In my 20s, I had suburbanites figured out. With a few exceptions, they were status-conscious white folks who had fled the cities because they couldn't stomach sending their children to school with black and brown kids. Radical, justice-seeking Christians, on the other hand, lived either in the city—thus throwing their lot in with the poor as Jesus did—or on farms—thus tending the earth, God's good creation. Suburbia, that rather tedious space between the two, was the home of uncritical and consumptive creatures, with a propensity for megachurches and holiday-themed porch flags.
Then in my 30s I moved there. At first I pretended that my new town, charmingly called a "village" on one sign, wasn't actually a suburb—and it's not, if you don't count the countless small towns being gussied up (and gutted) by sprawl. I convinced myself that my neighborhood of mostly 1960s ranches was fundamentally different from the new subdivisions springing up around it—even though, a few decades ago, my development would have been the offensive new kid in town. "Sprawl is where other people live, the result of other people's poor choices," architectural historian Robert Bruegmann has written.

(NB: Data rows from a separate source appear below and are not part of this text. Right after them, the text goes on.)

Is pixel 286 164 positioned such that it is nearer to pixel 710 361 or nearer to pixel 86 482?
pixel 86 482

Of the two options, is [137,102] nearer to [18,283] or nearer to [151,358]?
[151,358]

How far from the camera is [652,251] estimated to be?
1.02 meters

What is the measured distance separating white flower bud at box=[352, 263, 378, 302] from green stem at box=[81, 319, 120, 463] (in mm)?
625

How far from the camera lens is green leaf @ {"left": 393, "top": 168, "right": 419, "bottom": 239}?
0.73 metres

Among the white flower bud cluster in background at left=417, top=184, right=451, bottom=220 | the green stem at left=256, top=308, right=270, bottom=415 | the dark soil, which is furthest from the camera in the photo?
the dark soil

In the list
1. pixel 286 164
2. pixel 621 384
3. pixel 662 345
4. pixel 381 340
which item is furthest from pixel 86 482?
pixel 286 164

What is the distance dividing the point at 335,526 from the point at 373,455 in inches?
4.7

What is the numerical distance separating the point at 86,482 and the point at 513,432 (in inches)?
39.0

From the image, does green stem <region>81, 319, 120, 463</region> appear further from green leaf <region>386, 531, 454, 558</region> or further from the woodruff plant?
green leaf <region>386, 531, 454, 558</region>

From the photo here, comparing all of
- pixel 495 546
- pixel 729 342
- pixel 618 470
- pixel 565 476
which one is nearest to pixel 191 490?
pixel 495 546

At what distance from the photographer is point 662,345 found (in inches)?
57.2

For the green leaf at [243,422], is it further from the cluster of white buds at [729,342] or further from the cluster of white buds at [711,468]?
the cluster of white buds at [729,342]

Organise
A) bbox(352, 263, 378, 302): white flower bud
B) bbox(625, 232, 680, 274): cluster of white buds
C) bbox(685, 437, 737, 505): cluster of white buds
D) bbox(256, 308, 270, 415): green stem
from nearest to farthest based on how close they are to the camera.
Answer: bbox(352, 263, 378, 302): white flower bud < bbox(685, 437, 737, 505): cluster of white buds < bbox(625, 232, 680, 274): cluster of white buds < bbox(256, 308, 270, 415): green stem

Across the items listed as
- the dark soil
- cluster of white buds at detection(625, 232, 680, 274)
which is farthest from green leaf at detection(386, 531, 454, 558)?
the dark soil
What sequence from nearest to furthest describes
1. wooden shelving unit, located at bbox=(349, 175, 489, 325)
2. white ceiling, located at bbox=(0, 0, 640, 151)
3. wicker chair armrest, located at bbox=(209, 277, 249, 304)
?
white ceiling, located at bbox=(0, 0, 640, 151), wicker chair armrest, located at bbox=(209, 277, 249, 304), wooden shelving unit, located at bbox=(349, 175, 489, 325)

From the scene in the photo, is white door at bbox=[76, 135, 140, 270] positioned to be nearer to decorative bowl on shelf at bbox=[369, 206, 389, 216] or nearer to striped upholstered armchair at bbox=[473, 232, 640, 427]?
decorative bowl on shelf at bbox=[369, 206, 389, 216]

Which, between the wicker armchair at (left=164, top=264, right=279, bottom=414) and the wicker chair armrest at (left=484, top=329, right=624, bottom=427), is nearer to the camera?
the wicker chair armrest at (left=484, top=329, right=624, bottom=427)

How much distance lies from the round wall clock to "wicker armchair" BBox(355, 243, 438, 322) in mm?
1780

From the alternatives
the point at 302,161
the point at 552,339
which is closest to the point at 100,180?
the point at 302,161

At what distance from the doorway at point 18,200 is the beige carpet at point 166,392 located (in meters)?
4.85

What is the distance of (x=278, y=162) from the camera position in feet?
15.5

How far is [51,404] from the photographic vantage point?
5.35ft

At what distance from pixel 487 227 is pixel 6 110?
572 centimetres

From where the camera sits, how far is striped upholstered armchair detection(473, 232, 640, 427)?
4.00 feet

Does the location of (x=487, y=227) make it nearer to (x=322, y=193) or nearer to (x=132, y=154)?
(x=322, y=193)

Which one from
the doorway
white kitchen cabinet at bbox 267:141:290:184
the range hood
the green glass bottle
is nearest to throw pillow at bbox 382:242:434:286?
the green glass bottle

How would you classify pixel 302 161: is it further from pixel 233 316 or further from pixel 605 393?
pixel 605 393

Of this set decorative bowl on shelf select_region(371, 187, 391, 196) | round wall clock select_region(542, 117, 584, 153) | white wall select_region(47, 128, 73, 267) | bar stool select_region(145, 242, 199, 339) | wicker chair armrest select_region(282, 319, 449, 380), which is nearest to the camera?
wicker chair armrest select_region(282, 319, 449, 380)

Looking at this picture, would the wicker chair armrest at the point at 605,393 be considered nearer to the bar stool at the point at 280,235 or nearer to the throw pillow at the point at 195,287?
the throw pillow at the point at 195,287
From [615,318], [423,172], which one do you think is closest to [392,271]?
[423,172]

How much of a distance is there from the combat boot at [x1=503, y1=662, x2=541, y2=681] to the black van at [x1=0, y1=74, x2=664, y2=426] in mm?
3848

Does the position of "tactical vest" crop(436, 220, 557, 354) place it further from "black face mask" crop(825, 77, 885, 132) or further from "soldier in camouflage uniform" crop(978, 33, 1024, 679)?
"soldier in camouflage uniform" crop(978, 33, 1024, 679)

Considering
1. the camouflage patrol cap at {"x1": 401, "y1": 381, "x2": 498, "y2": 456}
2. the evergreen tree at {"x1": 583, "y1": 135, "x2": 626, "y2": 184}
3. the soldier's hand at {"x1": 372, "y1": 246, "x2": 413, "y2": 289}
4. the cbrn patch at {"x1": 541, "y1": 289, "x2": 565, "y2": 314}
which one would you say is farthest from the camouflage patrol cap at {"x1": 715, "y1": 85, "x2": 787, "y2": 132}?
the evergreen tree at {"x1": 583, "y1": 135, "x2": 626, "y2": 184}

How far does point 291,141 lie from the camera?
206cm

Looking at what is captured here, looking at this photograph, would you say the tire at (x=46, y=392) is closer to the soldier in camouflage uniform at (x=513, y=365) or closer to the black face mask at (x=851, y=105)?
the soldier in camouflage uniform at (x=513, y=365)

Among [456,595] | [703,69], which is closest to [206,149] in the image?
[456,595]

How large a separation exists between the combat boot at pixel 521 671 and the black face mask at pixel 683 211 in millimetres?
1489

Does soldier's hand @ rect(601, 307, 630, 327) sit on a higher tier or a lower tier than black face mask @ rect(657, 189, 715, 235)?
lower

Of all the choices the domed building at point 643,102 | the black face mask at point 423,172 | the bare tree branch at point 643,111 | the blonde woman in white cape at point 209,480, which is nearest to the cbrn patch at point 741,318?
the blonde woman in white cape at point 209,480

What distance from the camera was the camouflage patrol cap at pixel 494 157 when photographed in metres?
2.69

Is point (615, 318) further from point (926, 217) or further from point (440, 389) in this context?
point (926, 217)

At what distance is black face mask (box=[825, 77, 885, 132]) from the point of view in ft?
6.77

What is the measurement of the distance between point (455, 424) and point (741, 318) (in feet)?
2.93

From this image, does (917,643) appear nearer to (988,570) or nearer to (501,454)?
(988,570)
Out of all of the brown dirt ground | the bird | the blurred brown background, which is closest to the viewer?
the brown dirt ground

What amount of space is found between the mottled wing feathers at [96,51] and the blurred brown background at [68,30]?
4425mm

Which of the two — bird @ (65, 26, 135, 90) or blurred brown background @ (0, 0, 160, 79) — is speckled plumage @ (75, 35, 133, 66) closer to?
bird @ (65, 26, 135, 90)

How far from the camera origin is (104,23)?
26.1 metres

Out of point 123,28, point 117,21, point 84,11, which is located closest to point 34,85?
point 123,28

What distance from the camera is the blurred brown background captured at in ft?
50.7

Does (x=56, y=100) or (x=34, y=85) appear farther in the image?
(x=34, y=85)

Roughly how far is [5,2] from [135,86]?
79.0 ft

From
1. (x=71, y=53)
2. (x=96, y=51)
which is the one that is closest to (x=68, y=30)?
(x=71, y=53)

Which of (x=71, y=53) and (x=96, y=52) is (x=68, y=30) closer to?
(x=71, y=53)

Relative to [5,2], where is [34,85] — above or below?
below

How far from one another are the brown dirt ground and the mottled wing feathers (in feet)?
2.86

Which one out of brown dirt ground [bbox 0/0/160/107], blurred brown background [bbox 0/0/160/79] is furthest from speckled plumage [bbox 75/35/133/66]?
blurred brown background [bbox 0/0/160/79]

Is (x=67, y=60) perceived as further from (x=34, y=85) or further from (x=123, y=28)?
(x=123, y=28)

If suburbia is the largely residential area within commuting distance of a city, however, then here I am: smack-dab in the middle of what has been called "the geography of nowhere." The story of my move to nowhere is a long one—and a rather tired one, actually—about romantic ideals of living in the city knocking up against the realities of raising three small children there. Some would challenge that it's also a narrative of subconscious racism and class privilege, both of which are distinct possibilities. Whatever the truth, suffice it to say that I now know something of the swiftness with which self-righteousness can bake itself into humble pie.